Intervention: To create artistic installations in selected locations, embodying and communicating the project’s values and aims.
Public good is a legal category (unlike commons) tied to specific land parcels—non-excludable, non-rivalrous, accessible for anonymous use “under equal conditions”. PG is linked to the provision of public goods such as mobility, water, and energy infrastructures. In practice, this includes streets, railways, waterways, and public squares—spaces essential for exercising personal freedoms and rights. In Roman law-based systems, each country maintains its own body of public good properties. What if these were connected into one continuous, international Multispecies Public Good State—a living, trans-migratory corridor for more-than-human and other intelligences?
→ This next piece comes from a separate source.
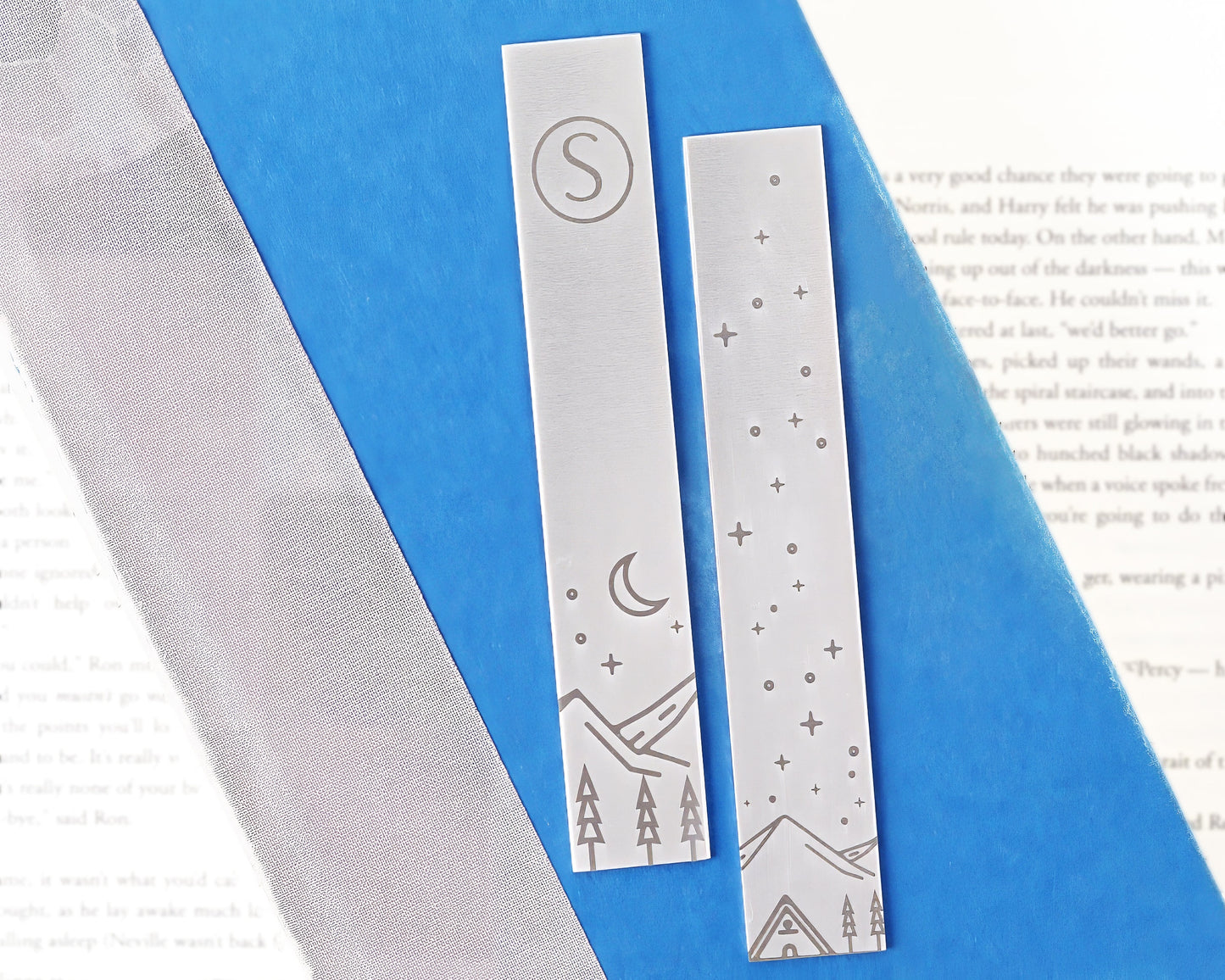 Aluminum Monogram Bookmark featuring mountains, trees, and stars design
The proposal builds on research conducted in Slovenia, culminating in the art project javnodobro.si, where cadastral lots were interpreted as artefacts—palimpsests of appropriation—enforced from a top-down position. These legal designations actively shape ground realities and territorial imaginaries. The concept evolved into a speculative scenario of the Public Good State, based on public good land use. The aim is to deepen this investigation—developing mappings of speculative futures shaped by an expanded awareness of shared planetary needs.
Since public good can appear abstract or inaccessible, artistic interventions are essential to making its values tangible—engaging both local and broader audiences. Projects like the Sowering Crane, where nature, architecture, and technology co-create new conditions, exemplify this approach.